The GDELT Project

Modernizing The 'Top Relationships By Year' And 'Protest Intensity' Queries From Legacy To Standard BigQuery SQL

In our original Google Cloud Platform blog post about GDELT, we offered two example SQL queries to get users started: one that computed the most common dyadic relationship of each year and one that computed the protest intensity of a selected country. Both queries were written in BigQuery's then-standard SQL dialect now called "Legacy SQL" whereas BigQuery today has standardized on "Standard SQL". What would both of these queries look like rewritten into today's Standard SQL?

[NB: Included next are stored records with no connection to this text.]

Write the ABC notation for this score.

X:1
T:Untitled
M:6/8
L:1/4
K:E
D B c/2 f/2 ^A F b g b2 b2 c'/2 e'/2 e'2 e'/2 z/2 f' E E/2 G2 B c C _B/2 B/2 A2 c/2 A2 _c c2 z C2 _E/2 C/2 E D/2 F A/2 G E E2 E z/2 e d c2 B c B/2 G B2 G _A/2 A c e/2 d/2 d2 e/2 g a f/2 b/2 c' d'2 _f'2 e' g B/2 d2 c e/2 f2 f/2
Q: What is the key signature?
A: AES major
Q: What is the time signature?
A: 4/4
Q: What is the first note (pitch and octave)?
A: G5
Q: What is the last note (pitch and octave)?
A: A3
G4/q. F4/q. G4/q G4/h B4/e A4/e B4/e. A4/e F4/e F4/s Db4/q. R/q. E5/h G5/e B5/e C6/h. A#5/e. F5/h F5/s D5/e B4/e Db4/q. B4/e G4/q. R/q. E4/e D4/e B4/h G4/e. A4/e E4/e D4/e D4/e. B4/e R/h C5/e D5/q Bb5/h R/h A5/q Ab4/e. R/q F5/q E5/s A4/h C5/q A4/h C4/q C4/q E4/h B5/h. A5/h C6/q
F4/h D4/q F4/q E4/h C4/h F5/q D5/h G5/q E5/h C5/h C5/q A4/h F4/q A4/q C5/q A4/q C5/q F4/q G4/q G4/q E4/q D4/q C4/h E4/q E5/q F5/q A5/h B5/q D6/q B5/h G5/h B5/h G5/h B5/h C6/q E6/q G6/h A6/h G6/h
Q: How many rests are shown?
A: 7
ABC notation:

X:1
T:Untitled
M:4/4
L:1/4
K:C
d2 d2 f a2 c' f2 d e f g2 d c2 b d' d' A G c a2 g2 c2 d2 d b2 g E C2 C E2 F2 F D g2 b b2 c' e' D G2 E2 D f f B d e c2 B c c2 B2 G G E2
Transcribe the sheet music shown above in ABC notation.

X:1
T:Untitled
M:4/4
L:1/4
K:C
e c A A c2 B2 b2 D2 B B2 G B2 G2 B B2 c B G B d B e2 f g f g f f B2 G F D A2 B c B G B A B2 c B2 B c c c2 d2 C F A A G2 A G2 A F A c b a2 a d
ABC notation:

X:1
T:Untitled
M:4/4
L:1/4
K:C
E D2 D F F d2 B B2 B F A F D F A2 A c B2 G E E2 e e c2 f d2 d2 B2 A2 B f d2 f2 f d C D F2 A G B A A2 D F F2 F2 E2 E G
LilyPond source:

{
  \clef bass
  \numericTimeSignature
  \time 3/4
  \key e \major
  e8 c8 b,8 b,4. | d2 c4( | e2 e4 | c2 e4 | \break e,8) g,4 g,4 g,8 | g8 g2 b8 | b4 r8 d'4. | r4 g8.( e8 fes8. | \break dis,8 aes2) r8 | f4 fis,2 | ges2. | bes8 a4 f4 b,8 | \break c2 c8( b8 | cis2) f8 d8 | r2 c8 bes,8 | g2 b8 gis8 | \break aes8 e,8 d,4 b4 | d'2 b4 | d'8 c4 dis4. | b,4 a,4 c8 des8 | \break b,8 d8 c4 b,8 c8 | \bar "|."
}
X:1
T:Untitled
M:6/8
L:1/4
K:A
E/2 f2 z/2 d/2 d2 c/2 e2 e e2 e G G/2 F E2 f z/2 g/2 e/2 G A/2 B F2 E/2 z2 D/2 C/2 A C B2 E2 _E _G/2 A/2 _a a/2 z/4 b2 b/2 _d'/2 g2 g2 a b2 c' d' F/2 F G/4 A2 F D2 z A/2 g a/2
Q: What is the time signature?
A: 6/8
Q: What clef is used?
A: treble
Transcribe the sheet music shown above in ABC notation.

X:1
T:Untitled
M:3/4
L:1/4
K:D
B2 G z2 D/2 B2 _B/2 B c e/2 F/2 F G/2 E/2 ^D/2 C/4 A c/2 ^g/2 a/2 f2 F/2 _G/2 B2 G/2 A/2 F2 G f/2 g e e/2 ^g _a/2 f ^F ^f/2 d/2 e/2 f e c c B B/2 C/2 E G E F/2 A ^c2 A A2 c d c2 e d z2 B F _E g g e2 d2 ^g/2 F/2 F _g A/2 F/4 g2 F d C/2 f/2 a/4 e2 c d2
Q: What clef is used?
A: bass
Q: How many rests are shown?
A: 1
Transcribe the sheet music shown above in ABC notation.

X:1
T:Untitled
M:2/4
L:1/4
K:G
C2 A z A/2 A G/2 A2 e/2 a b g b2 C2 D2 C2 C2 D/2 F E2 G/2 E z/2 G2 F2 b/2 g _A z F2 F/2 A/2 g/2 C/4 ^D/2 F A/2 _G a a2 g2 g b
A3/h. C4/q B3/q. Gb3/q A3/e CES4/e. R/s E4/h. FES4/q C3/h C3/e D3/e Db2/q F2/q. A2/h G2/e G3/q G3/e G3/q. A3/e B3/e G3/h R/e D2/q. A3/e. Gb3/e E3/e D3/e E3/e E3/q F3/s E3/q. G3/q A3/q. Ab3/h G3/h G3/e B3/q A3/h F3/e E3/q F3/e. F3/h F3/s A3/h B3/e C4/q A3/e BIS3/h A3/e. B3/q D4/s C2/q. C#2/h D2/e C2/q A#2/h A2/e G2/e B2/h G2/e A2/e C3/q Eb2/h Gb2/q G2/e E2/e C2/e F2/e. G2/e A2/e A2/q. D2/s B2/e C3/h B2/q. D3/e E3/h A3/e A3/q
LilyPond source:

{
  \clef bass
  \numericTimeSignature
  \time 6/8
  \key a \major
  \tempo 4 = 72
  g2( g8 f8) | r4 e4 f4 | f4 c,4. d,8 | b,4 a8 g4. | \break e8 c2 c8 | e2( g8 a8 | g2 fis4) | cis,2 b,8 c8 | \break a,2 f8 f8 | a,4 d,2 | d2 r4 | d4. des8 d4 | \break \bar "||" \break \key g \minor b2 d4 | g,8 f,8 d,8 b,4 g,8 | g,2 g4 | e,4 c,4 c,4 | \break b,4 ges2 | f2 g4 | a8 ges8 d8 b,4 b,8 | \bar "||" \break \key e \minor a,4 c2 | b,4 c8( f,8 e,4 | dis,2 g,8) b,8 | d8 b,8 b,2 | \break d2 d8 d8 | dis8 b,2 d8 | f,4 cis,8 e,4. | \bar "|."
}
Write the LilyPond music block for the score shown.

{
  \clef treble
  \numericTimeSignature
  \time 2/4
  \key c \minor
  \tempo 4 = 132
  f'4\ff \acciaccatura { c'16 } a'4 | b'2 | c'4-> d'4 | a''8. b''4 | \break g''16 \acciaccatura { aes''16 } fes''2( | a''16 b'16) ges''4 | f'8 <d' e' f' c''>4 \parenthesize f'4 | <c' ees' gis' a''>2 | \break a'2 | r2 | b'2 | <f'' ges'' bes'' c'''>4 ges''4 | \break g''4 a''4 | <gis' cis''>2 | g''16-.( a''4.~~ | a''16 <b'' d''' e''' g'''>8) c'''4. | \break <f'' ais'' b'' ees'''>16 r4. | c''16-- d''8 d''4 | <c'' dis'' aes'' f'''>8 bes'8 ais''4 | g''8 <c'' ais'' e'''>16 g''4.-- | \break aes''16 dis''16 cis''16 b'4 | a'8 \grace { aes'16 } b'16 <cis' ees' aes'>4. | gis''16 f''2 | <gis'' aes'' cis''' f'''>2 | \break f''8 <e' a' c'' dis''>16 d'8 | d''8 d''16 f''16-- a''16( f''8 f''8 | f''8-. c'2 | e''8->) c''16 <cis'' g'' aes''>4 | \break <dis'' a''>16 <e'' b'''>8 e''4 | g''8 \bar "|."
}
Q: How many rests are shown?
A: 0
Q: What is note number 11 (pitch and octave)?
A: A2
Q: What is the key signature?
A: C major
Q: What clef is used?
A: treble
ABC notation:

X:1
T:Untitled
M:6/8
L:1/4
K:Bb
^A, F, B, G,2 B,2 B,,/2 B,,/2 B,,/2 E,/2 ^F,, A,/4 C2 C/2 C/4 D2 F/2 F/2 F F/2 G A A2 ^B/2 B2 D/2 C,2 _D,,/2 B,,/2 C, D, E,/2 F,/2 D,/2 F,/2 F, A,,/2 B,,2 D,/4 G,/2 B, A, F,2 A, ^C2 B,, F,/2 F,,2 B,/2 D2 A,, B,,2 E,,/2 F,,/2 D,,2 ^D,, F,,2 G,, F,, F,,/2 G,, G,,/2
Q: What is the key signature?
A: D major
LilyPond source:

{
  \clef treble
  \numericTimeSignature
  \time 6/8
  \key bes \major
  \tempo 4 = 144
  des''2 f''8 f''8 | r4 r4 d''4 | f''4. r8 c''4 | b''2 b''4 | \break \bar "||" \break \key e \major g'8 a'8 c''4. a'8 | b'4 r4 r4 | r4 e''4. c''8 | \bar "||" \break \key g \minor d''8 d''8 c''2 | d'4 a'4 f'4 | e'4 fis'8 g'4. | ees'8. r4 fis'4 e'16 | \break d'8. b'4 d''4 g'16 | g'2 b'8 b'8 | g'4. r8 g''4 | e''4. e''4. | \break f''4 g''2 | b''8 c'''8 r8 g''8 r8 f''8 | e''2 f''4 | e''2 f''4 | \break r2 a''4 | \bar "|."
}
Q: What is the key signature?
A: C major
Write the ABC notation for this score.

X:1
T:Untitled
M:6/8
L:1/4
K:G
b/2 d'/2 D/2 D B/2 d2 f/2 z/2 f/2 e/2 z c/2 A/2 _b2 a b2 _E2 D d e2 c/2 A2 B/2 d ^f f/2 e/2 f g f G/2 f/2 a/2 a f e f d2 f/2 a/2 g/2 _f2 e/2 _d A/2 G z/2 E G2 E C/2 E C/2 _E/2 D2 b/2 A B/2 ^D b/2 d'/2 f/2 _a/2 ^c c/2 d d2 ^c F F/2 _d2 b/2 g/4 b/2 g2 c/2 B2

The original dyadic relationship query looked like this in Legacy SQL:

SELECT Year, Actor1Name, Actor2Name, Count FROM (
SELECT Actor1Name, Actor2Name, Year, COUNT(*) Count, RANK() OVER(PARTITION BY YEAR ORDER BY Count DESC) rank
FROM 
(SELECT Actor1Name, Actor2Name,  Year FROM [gdelt-bq:full.events] WHERE Actor1Name < Actor2Name and Actor1CountryCode != '' and Actor2CountryCode != '' and Actor1CountryCode!=Actor2CountryCode),  (SELECT Actor2Name Actor1Name, Actor1Name Actor2Name, Year FROM [gdelt-bq:full.events] WHERE Actor1Name > Actor2Name  and Actor1CountryCode != '' and Actor2CountryCode != '' and Actor1CountryCode!=Actor2CountryCode),
WHERE Actor1Name IS NOT null
AND Actor2Name IS NOT null
GROUP EACH BY 1, 2, 3
HAVING Count > 100
)
WHERE rank=1
ORDER BY Year

Written in Standard SQL this query would look today like:

SELECT Year, Actor1Name, Actor2Name, Count FROM (
  SELECT Actor1Name, Actor2Name, Year, COUNT(1) Count, RANK() OVER(PARTITION BY YEAR ORDER BY Count(1) DESC) rank FROM (
    (SELECT Actor1Name, Actor2Name,  Year FROM `gdelt-bq.full.events` WHERE Actor1Name < Actor2Name and Actor1CountryCode != '' and Actor2CountryCode != '' and Actor1CountryCode!=Actor2CountryCode)
    UNION ALL
    (SELECT Actor2Name Actor1Name, Actor1Name Actor2Name, Year FROM `gdelt-bq.full.events` WHERE Actor1Name > Actor2Name  and Actor1CountryCode != '' and Actor2CountryCode != '' and Actor1CountryCode!=Actor2CountryCode)
)  WHERE Actor1Name IS NOT null AND Actor2Name IS NOT null GROUP BY 1, 2, 3 HAVING Count > 100
) WHERE rank=1 ORDER BY Year

Similarly, the protest intensity timeline code in Legacy SQL was:

SELECT MonthYear MonthYear, INTEGER(norm*100000)/1000 Percent
FROM (
SELECT ActionGeo_CountryCode, EventRootCode, MonthYear, COUNT(1) AS c, RATIO_TO_REPORT(c) OVER(PARTITION BY MonthYear ORDER BY c DESC) norm FROM [gdelt-bq:full.events]
GROUP BY ActionGeo_CountryCode, EventRootCode, MonthYear
)
WHERE ActionGeo_CountryCode='UP' and EventRootCode='14'
ORDER BY ActionGeo_CountryCode, EventRootCode, MonthYear;

Modernizing this to Standard SQL it now looks like this:

SELECT MonthYear, Perc from (
SELECT ActionGeo_CountryCode, EventRootCode, MonthYear, ( COUNT(1) / sum(count(*)) OVER(PARTITION BY MonthYear) ) * 100 Perc FROM `gdelt-bq.full.events` GROUP BY ActionGeo_CountryCode, EventRootCode, MonthYear
) WHERE ActionGeo_CountryCode='UP' and EventRootCode='14' ORDER BY MonthYear ASC

In both cases the new Standard SQL queries are largely the same, just more compact and efficient.